■ EXERCISE REQUIREMENTS
Please rewrite all the rows below with "black bird" changed to "dark bird" everywhere it appears, leaving everything else the same and omitting the pictures.
* * *
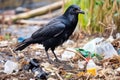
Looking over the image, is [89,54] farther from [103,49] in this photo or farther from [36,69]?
[36,69]

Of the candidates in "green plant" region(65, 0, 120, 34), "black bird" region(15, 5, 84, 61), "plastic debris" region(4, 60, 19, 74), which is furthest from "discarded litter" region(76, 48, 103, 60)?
"green plant" region(65, 0, 120, 34)

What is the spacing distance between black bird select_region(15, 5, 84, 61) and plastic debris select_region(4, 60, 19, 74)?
0.45m

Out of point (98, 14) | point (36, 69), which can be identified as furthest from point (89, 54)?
point (98, 14)

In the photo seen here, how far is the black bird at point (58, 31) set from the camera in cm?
582

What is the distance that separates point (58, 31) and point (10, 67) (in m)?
0.77

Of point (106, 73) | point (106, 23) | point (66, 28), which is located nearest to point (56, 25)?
point (66, 28)

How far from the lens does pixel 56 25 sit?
19.2 ft

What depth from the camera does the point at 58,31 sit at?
5.82 m

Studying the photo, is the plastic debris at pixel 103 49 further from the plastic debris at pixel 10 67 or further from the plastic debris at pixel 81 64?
the plastic debris at pixel 10 67

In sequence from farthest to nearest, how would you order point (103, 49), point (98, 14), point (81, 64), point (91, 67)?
1. point (98, 14)
2. point (103, 49)
3. point (81, 64)
4. point (91, 67)

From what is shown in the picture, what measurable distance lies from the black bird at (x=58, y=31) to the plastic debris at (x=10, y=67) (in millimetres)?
453

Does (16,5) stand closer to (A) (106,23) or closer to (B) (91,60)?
(A) (106,23)

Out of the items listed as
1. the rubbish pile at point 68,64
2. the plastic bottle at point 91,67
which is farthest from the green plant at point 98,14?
the plastic bottle at point 91,67

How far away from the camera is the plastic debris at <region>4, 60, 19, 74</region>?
5.50 m
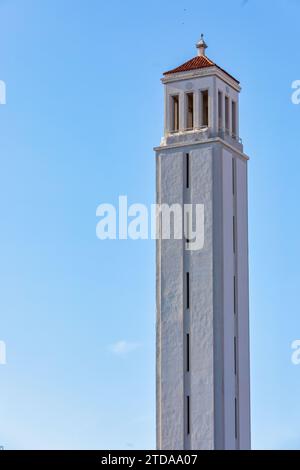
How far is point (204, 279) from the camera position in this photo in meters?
57.7

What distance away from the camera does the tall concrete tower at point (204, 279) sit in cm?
5688

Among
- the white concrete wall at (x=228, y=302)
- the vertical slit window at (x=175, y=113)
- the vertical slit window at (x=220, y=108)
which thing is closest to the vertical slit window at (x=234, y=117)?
the vertical slit window at (x=220, y=108)

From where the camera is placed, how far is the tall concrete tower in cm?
5688

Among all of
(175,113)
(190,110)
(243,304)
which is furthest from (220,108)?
(243,304)

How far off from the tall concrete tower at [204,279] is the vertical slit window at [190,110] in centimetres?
4

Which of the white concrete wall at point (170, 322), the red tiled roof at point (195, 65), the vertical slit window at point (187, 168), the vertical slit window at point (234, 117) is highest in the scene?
the red tiled roof at point (195, 65)

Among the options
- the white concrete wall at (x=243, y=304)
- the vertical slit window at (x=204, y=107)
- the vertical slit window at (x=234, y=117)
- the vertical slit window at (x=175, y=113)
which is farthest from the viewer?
the vertical slit window at (x=234, y=117)

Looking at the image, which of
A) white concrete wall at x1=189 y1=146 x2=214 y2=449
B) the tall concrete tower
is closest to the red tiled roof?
the tall concrete tower

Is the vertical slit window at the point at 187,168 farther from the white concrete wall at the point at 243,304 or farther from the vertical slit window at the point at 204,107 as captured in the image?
the white concrete wall at the point at 243,304

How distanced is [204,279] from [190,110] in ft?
24.0

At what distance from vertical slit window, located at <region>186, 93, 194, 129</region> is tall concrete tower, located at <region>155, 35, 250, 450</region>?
0.13ft

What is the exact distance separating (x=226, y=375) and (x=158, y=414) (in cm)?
300
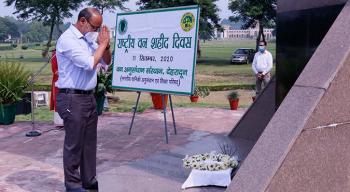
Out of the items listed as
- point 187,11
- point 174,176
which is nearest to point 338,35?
point 174,176

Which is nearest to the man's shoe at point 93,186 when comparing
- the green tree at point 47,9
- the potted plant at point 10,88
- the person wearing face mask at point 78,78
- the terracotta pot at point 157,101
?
the person wearing face mask at point 78,78

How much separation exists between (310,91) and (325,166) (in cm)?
52

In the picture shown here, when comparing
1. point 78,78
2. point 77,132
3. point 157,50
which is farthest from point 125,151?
point 78,78

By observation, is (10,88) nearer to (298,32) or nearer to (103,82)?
(103,82)

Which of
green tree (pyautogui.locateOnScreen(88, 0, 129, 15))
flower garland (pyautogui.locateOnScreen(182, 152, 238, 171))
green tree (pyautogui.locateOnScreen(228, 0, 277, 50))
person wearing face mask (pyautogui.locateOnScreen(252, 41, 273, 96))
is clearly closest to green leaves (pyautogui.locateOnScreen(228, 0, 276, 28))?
green tree (pyautogui.locateOnScreen(228, 0, 277, 50))

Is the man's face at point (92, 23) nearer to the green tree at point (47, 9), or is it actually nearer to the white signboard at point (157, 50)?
the white signboard at point (157, 50)

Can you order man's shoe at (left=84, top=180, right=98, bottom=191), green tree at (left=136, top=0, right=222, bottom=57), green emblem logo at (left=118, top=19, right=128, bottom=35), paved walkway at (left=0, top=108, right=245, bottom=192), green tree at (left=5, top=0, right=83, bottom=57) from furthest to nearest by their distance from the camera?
green tree at (left=5, top=0, right=83, bottom=57) < green tree at (left=136, top=0, right=222, bottom=57) < green emblem logo at (left=118, top=19, right=128, bottom=35) < paved walkway at (left=0, top=108, right=245, bottom=192) < man's shoe at (left=84, top=180, right=98, bottom=191)

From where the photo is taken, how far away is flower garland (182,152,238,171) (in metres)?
4.41

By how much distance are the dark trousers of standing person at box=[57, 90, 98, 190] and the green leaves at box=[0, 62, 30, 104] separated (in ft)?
17.3

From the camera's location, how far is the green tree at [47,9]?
52906 millimetres

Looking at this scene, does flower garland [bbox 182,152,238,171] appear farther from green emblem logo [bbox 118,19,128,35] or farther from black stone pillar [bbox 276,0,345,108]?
green emblem logo [bbox 118,19,128,35]

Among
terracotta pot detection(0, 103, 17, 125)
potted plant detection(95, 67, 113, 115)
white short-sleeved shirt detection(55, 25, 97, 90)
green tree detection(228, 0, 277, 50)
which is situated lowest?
terracotta pot detection(0, 103, 17, 125)

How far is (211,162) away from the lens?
14.6ft

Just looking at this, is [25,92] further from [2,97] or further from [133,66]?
[133,66]
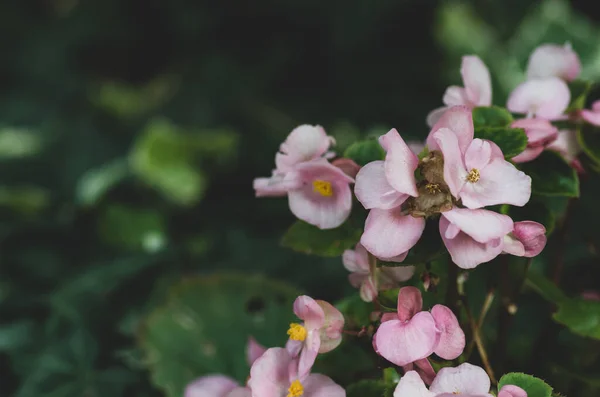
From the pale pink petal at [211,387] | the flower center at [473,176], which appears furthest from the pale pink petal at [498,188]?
the pale pink petal at [211,387]

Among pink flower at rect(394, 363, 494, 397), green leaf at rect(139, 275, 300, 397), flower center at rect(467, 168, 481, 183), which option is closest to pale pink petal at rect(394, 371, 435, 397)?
pink flower at rect(394, 363, 494, 397)

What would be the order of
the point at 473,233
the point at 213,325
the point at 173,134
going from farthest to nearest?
the point at 173,134 < the point at 213,325 < the point at 473,233

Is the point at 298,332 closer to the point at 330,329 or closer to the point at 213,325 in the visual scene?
the point at 330,329

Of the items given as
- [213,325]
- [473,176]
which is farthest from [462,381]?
[213,325]

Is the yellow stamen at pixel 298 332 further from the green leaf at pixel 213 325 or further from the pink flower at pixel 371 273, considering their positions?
* * *
■ TASK SOLUTION
Looking over the image, is [89,54] farther from [103,49] in this photo or farther from [36,69]?
[36,69]

Of the candidates in "green plant" region(65, 0, 120, 34), "dark bird" region(15, 5, 84, 61), "plastic debris" region(4, 60, 19, 74), which is furthest from "discarded litter" region(76, 48, 103, 60)?
"green plant" region(65, 0, 120, 34)

What is the spacing distance between dark bird select_region(15, 5, 84, 61) and plastic debris select_region(4, 60, 19, 74)?
0.45m

Out of point (98, 14) | point (36, 69), which can be identified as furthest from point (89, 54)?
point (98, 14)

In the photo seen here, how far is the dark bird at point (58, 31) set from the camera in cm?
582

What is the distance that separates point (58, 31) and point (10, 67) (in m)?
0.77

Of point (106, 73) | point (106, 23) | point (66, 28), which is located nearest to point (56, 25)?
point (66, 28)

How far from the lens does pixel 56 25 sit?
19.2 ft

What depth from the camera does the point at 58,31 sit at?
5.82 m

Studying the photo, is the plastic debris at pixel 103 49 further from the plastic debris at pixel 10 67 or further from the plastic debris at pixel 81 64?
the plastic debris at pixel 10 67

In sequence from farthest to nearest, how would you order point (103, 49), point (98, 14), point (81, 64), point (91, 67)?
1. point (98, 14)
2. point (103, 49)
3. point (81, 64)
4. point (91, 67)

From what is shown in the picture, what measurable distance lies from the dark bird at (x=58, y=31) to the plastic debris at (x=10, y=67) (in millimetres)?
453

Does (16,5) stand closer to (A) (106,23) or closer to (B) (91,60)?
(A) (106,23)

Out of the items listed as
1. the rubbish pile at point 68,64
2. the plastic bottle at point 91,67
which is farthest from the green plant at point 98,14?
the plastic bottle at point 91,67

How far away from the camera is the plastic debris at <region>4, 60, 19, 74</region>?
5.50 m
How far is point (204, 279) from the camera position in this photo in meters?
57.7

What distance away from the camera does the tall concrete tower at point (204, 279) sit in cm?
5688

Among
- the white concrete wall at (x=228, y=302)
- the vertical slit window at (x=175, y=113)
- the vertical slit window at (x=220, y=108)
which thing is closest to the vertical slit window at (x=234, y=117)?
the vertical slit window at (x=220, y=108)

From where the camera is placed, how far is the tall concrete tower in cm?
5688

Among all of
(175,113)
(190,110)
(243,304)
which is furthest from (220,108)?
(243,304)

How far off from the tall concrete tower at [204,279] is the vertical slit window at [190,110] in centimetres?
4

Which of the white concrete wall at point (170, 322), the red tiled roof at point (195, 65), the vertical slit window at point (187, 168), the vertical slit window at point (234, 117) is highest in the scene?
the red tiled roof at point (195, 65)

Among the options
- the white concrete wall at (x=243, y=304)
- the vertical slit window at (x=204, y=107)
- the vertical slit window at (x=234, y=117)
- the vertical slit window at (x=175, y=113)
which is farthest from the viewer?
the vertical slit window at (x=234, y=117)

Looking at the image, which of
A) white concrete wall at x1=189 y1=146 x2=214 y2=449
B) the tall concrete tower
is closest to the red tiled roof?
the tall concrete tower

Is the vertical slit window at the point at 187,168 farther from the white concrete wall at the point at 243,304 or farther from the vertical slit window at the point at 204,107 as captured in the image?
the white concrete wall at the point at 243,304

How distanced is [204,279] from [190,110] in ft?
24.0

At what distance from vertical slit window, located at <region>186, 93, 194, 129</region> is tall concrete tower, located at <region>155, 35, 250, 450</region>?
0.13ft

What is the exact distance separating (x=226, y=375) and (x=158, y=414) (in cm)?
300
Out of the items listed as
- point 187,11
- point 174,176
which is nearest to point 338,35?
point 174,176

Which is nearest to the man's shoe at point 93,186 when comparing
- the green tree at point 47,9
- the potted plant at point 10,88
- the person wearing face mask at point 78,78
- the terracotta pot at point 157,101
?
the person wearing face mask at point 78,78

How much separation exists between (310,91) and (325,166) (in cm)?
52

In the picture shown here, when comparing
1. point 78,78
2. point 77,132
3. point 157,50
which is farthest from point 125,151?
point 78,78

By observation, is (10,88) nearer to (298,32) or nearer to (103,82)?
(103,82)

Which of
green tree (pyautogui.locateOnScreen(88, 0, 129, 15))
flower garland (pyautogui.locateOnScreen(182, 152, 238, 171))
green tree (pyautogui.locateOnScreen(228, 0, 277, 50))
person wearing face mask (pyautogui.locateOnScreen(252, 41, 273, 96))
is clearly closest to green leaves (pyautogui.locateOnScreen(228, 0, 276, 28))?
green tree (pyautogui.locateOnScreen(228, 0, 277, 50))

Is the man's face at point (92, 23) nearer to the green tree at point (47, 9), or is it actually nearer to the white signboard at point (157, 50)?
the white signboard at point (157, 50)

Can you order man's shoe at (left=84, top=180, right=98, bottom=191), green tree at (left=136, top=0, right=222, bottom=57), green emblem logo at (left=118, top=19, right=128, bottom=35), paved walkway at (left=0, top=108, right=245, bottom=192), green tree at (left=5, top=0, right=83, bottom=57) from furthest to nearest by their distance from the camera?
green tree at (left=5, top=0, right=83, bottom=57) < green tree at (left=136, top=0, right=222, bottom=57) < green emblem logo at (left=118, top=19, right=128, bottom=35) < paved walkway at (left=0, top=108, right=245, bottom=192) < man's shoe at (left=84, top=180, right=98, bottom=191)

From where the photo is taken, how far away is flower garland (182,152,238,171) (in metres)?
4.41

By how much distance are the dark trousers of standing person at box=[57, 90, 98, 190] and the green leaves at box=[0, 62, 30, 104] separated (in ft)?
17.3

From the camera's location, how far is the green tree at [47,9]?
52906 millimetres

Looking at this scene, does flower garland [bbox 182,152,238,171] appear farther from green emblem logo [bbox 118,19,128,35] or farther from black stone pillar [bbox 276,0,345,108]?
green emblem logo [bbox 118,19,128,35]

Among
terracotta pot detection(0, 103, 17, 125)
potted plant detection(95, 67, 113, 115)
white short-sleeved shirt detection(55, 25, 97, 90)
green tree detection(228, 0, 277, 50)
which is situated lowest?
terracotta pot detection(0, 103, 17, 125)

How far is (211,162) away from the lens?
14.6ft

Just looking at this, is [25,92] further from [2,97] or further from [133,66]?
[133,66]
From the pale pink petal at [211,387] | the flower center at [473,176], which appears furthest from the pale pink petal at [498,188]?
the pale pink petal at [211,387]

Among pink flower at rect(394, 363, 494, 397), green leaf at rect(139, 275, 300, 397), flower center at rect(467, 168, 481, 183), which option is closest to pale pink petal at rect(394, 371, 435, 397)?
pink flower at rect(394, 363, 494, 397)

What would be the order of
the point at 473,233
the point at 213,325
the point at 173,134
going from farthest to nearest?
the point at 173,134 < the point at 213,325 < the point at 473,233

Is the point at 298,332 closer to the point at 330,329 or closer to the point at 213,325 in the visual scene?
the point at 330,329

Of the items given as
- [213,325]
- [473,176]
which is farthest from [462,381]?
[213,325]

Is the yellow stamen at pixel 298 332 further from the green leaf at pixel 213 325 or further from the pink flower at pixel 371 273, considering their positions?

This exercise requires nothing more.